▶ [SET PROBLEM 1]: Please read the blog post about northeastern Oregon and say whether each statement agrees with it, answering yes or no and quoting the deciding words: (a) The writer had not been to that corner of the state since the summer of 2001. (b) The writer and Laurie have fifteen days booked there. (c) The restaurant out there can be reached by car.

▶ [ARTICLE]:
begin

Monday, March 23, 2009

La Grande, Island City, Joseph

When I was at the OMA thing in Salem, Mayor Colleen Johnson of La Grande, Mayor Dale Delong of Island City, and Mayor Dennis Sands of Joseph all autographed our map of Oregon.  Honestly, I haven't been to that corner of the state since the summer of 2001.  I've been meaning to take Laurie out there since we met because that's probably my favorite section of Oregon.  It's hard to explain, but it's basically a mixture of all the best parts of the wet third of the state and the dry two-thirds of the state:  You have all the perpetual green of the wet side, but then you have the remote expanses of the dry side.  Give me 20 acres outside of Minam and I'm happy.
Maybe I'm being stupid or myopic here, but I honestly don't understand why any right-minded Oregonian would ever want to leave the state when we have all the little towns around the Blue Mountains to explore.  Did you know that there's a restaurant out there that's only accessible by plane or horseback?  I hear they have little goat cheese appetizers even.  There are three stages of food, in my mind:  Regular food that you eat every day, food that you eat when you are camping that tastes incredibly yummy because you're sleeping outside, and--finally, the perfect stage of food--a meal that had to be packed in via horseback.  C'mon.  How could a 3-day, 4-night trip to Cozumel compare to horsed-in goat cheese appetizers?  It just can't.
Like I said, I've been trying to get Laurie out to northeastern Oregon since before we got married, and it looks like this is the year.  We have ten days booked here.  With a little luck, we'll explore a little more of La Grande, Island City, and Joseph.  And hopefully get the autographs of Mayors from Enterprise (looking forward to that one), Halfway, Union, and all the other little towns from my favorite corner of the state.  And then Laurie will want to move there so screw Portland.  Come try our artisan goat cheese; We're farmers now.

end

▶ [MATERIAL]:
begin

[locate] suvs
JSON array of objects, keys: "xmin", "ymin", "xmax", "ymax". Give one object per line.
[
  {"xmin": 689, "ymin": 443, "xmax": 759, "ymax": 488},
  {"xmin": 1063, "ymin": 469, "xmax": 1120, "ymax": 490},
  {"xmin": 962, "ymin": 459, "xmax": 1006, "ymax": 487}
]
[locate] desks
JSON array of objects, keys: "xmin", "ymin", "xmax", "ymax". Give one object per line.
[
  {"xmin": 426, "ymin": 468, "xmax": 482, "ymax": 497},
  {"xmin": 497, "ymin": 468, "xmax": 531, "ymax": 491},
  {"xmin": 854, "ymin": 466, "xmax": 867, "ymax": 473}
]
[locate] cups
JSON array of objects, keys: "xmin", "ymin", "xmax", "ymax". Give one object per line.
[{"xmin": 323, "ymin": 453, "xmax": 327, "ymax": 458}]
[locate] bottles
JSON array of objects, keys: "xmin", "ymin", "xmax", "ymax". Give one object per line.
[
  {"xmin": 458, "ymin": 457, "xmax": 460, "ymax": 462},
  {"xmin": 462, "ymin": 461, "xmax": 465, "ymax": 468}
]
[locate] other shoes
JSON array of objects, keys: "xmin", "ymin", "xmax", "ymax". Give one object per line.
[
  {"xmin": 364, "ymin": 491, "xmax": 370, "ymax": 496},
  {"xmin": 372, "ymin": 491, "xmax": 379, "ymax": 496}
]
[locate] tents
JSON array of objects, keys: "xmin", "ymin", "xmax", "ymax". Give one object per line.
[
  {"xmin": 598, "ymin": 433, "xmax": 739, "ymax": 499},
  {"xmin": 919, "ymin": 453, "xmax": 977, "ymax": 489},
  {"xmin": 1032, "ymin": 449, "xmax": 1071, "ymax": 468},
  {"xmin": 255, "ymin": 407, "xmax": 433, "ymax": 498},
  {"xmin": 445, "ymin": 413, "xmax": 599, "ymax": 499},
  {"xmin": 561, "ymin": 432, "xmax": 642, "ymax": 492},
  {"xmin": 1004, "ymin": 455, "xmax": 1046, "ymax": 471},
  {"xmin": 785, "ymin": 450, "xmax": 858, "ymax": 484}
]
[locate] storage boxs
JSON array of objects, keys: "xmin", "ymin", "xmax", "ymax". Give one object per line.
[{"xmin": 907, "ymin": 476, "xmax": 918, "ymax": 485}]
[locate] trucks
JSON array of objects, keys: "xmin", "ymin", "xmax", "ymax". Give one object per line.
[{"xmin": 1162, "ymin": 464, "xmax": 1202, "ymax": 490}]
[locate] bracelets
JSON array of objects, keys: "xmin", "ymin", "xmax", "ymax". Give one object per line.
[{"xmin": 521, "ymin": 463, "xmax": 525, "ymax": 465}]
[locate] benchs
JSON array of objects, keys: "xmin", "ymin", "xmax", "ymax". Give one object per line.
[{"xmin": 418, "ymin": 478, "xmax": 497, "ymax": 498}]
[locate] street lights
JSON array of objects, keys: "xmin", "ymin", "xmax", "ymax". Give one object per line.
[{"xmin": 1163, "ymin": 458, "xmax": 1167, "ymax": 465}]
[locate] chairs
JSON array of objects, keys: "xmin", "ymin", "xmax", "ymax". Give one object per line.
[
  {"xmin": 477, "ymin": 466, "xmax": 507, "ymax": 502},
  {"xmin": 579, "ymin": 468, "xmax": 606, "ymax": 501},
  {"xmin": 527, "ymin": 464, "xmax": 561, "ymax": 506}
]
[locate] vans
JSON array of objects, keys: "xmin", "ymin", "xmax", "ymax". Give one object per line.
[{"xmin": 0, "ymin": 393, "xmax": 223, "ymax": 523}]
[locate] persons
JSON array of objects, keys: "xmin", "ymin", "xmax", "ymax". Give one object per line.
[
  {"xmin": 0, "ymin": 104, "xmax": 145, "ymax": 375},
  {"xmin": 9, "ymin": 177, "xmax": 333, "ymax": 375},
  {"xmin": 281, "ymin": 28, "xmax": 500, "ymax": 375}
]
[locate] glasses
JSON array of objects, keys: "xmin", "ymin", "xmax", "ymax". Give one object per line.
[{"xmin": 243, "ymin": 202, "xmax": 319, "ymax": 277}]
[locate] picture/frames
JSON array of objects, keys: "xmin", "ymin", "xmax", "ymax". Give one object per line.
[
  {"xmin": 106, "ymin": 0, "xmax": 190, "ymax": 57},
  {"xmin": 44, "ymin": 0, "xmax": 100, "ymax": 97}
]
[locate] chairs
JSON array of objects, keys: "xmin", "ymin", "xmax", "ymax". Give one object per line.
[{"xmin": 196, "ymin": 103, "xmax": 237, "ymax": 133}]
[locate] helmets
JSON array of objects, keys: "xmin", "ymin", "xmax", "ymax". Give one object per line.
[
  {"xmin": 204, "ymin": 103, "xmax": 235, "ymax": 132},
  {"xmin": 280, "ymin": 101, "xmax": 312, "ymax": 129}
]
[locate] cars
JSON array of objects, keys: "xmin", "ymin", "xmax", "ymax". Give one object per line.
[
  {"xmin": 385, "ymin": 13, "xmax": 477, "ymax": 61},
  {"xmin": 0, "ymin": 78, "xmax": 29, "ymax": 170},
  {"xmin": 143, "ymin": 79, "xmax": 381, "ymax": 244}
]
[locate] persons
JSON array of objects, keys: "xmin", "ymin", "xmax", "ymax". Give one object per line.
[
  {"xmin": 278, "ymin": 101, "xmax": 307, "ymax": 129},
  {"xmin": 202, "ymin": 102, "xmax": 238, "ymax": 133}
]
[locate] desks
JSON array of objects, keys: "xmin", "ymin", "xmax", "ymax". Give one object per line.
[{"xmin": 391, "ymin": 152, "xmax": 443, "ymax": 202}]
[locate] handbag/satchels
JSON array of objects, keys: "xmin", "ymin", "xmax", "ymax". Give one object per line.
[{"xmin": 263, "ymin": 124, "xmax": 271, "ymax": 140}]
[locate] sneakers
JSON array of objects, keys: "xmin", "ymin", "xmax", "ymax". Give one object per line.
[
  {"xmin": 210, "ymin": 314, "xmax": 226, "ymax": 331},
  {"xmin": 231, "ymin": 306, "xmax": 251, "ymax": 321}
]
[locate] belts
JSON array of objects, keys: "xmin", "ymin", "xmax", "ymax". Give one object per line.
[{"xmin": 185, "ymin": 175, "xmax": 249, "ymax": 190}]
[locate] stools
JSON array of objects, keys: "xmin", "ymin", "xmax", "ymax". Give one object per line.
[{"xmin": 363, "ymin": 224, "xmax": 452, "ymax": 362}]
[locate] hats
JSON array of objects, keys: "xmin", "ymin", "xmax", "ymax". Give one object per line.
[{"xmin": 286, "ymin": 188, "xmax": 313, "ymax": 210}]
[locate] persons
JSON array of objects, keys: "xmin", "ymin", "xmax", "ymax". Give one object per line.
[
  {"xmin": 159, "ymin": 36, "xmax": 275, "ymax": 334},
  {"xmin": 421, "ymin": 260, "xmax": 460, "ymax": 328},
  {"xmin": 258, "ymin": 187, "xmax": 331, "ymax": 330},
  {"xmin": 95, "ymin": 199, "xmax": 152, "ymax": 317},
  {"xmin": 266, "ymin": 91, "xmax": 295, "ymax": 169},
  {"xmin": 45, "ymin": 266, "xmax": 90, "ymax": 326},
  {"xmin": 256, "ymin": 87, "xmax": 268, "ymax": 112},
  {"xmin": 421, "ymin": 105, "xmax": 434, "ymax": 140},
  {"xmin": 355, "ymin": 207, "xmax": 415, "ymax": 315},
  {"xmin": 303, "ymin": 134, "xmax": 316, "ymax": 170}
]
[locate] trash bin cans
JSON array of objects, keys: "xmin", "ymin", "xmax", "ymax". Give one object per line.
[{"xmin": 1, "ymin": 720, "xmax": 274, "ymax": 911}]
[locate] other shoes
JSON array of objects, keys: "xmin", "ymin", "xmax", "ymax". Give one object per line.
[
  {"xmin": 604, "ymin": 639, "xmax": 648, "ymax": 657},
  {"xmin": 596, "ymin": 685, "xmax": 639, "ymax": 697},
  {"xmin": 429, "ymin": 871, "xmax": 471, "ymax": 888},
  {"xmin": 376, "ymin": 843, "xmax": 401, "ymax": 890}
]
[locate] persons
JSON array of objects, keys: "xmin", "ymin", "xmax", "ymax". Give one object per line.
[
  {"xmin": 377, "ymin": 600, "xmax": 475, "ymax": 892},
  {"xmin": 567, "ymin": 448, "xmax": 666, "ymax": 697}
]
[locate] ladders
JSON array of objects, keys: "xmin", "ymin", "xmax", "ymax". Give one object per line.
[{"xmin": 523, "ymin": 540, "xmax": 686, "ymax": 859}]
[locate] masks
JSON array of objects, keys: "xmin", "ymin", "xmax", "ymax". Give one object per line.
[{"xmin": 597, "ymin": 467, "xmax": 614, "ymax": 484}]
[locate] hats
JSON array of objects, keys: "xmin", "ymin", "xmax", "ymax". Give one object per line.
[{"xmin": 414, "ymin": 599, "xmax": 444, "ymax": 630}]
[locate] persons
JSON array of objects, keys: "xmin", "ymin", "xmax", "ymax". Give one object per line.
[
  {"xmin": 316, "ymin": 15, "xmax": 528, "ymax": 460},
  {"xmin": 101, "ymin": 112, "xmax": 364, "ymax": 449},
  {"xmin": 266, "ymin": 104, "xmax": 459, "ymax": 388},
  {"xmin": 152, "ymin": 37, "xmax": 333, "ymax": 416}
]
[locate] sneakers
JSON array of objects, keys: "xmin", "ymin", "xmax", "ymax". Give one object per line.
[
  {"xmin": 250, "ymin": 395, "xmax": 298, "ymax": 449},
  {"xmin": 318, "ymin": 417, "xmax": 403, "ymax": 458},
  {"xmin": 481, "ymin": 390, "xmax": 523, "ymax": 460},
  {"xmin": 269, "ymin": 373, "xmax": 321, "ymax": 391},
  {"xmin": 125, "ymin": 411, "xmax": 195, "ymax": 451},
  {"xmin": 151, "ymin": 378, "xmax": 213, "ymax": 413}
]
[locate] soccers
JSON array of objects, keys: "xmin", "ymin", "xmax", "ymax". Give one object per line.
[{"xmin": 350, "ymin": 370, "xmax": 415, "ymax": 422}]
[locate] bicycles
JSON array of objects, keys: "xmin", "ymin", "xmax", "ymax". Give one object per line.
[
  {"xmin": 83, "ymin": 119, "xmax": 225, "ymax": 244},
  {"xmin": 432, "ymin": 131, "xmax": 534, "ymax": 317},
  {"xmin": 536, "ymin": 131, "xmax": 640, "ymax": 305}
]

end

▶ [SET PROBLEM 2]: Rewrite the entries starting with the line with "[locate] soccers" and going on through the end of the entries, putting "bikes" in place of "bicycles" and leaving all else unchanged.

▶ [TASK OUTPUT 1]:
(a) Yes: "I haven't been to that corner of the state since the summer of 2001."
(b) No: "We have ten days booked here."
(c) No: "only accessible by plane or horseback"

▶ [TASK OUTPUT 2]:
[locate] soccers
JSON array of objects, keys: "xmin", "ymin", "xmax", "ymax". Give one object per line.
[{"xmin": 350, "ymin": 370, "xmax": 415, "ymax": 422}]
[locate] bikes
JSON array of objects, keys: "xmin", "ymin", "xmax", "ymax". Give one object per line.
[
  {"xmin": 83, "ymin": 119, "xmax": 225, "ymax": 244},
  {"xmin": 432, "ymin": 131, "xmax": 534, "ymax": 317},
  {"xmin": 536, "ymin": 131, "xmax": 640, "ymax": 305}
]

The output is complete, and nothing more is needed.